We’ve long been told that sex with an ex is a pretty bad idea: feelings get hurt, expectations get misconstrued and old wounds get reopened.
That said, you’re not alone in wondering if the pros outweigh the cons. And, according to a new study, giving into this temptation (read: getting busy with a former flame) can actually help you heal post-breakup.
Researchers examined a group of 113 adults who had recently split up with their partners. Specifically, they analysed how their post break-up behaviour affected the time it took them to move on.
For a period of four weeks, researchers asked participants to keep a daily diary documenting their feelings and actions towards their ex-partners (including any contact made since calling it quits.) The participants then checked up on participants after two months and asked them how emotionally attached they still felt.
The results, you ask?
Surprisingly, those who’d done the deed reported a stronger connection to the person.
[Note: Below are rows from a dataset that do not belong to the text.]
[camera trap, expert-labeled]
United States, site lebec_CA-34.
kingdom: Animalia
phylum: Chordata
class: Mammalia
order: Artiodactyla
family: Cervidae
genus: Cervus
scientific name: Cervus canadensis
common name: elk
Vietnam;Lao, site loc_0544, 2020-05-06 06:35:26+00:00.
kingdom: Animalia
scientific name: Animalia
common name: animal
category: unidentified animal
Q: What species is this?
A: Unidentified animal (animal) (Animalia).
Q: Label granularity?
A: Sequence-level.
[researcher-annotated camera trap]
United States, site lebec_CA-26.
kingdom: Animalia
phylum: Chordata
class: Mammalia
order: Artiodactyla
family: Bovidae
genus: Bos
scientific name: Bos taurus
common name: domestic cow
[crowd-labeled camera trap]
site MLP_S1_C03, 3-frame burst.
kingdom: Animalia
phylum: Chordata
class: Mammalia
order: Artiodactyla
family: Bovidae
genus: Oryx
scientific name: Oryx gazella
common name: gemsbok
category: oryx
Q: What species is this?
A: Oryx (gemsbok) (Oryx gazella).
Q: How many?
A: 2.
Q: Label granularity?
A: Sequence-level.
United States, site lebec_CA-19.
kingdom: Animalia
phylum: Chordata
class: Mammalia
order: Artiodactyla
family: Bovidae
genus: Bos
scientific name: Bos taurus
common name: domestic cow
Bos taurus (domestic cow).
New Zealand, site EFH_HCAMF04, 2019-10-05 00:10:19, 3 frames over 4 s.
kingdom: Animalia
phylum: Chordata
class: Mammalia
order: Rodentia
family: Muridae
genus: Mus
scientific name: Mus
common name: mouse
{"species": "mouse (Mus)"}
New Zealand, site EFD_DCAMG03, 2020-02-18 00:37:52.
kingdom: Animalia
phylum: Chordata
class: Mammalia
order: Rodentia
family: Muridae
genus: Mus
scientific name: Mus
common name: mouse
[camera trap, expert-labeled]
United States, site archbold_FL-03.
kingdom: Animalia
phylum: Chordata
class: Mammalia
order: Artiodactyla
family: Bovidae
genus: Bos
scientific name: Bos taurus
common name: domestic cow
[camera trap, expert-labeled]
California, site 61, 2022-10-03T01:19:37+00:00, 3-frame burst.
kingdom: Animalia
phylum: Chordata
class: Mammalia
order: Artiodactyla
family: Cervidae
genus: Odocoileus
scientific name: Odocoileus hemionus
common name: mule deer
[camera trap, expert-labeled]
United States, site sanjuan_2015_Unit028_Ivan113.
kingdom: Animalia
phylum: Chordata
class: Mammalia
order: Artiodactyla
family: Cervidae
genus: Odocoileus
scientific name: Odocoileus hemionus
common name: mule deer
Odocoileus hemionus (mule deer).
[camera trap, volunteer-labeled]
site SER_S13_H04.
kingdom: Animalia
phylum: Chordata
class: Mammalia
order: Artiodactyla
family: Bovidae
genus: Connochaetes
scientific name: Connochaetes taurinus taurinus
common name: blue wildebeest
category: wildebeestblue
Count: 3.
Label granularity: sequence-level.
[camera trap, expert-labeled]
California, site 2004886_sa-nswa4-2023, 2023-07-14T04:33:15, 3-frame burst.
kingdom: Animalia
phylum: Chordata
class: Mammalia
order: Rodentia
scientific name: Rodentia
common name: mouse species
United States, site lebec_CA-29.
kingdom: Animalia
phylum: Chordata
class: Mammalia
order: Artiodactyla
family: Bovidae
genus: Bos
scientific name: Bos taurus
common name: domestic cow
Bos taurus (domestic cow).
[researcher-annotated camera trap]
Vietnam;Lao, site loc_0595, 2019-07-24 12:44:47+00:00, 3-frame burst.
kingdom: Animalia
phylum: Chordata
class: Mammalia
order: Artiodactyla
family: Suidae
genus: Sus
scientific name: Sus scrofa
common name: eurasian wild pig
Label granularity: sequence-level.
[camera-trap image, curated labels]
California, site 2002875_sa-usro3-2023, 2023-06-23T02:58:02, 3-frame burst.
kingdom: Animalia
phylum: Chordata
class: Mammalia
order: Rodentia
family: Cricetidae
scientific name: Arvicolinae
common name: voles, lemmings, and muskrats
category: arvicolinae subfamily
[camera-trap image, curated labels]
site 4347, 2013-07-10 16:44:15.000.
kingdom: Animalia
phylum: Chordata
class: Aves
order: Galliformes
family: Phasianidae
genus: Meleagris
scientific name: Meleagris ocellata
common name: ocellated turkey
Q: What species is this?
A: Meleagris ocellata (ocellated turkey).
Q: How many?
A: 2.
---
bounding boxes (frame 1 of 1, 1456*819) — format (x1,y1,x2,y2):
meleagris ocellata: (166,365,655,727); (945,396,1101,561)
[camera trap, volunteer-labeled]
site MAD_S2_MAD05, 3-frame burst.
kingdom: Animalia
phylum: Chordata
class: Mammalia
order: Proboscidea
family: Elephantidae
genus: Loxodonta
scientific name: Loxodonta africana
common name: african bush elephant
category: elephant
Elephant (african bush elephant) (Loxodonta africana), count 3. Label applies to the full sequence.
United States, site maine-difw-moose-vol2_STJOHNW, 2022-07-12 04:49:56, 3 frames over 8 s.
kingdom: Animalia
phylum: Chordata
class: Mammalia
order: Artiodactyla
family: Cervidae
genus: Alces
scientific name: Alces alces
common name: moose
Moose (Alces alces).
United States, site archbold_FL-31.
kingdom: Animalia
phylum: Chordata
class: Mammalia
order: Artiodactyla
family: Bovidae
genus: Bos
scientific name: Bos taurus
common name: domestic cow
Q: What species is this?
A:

But this didn’t have any effect on their overall recovery. In fact, participants felt a surge in positive emotions following the act and even a sense of closure.
“Perhaps those who opt to pursue sex with an ex are less motivated to obtain closure regarding the breakup and thus do not experience conflict with goals for connection. For these individuals, satisfying connectedness goals by pursuing sexual activity with an ex-partner may be a globally positive experience,” the authors explained.
And these findings weren’t a once off. Even, UK sex expert Tracey Cox reckons that sleeping with an ex could be the key to closure.
“Sometimes we need to go back to move forward, and revisiting the sexual side of the relationship can sometimes make us see very clearly that we’ve idealised the relationship or feel much less pain than we thought,” she said in an interview with Naked Divorce. “So there’s a sense of closure that can be helpful.”
So, does this mean we’ve found the answer to the post break-up blues?
Well not exactly. But, maybe we should reassess our feelings towards ex sex – and check ourselves before we judge others for doing it.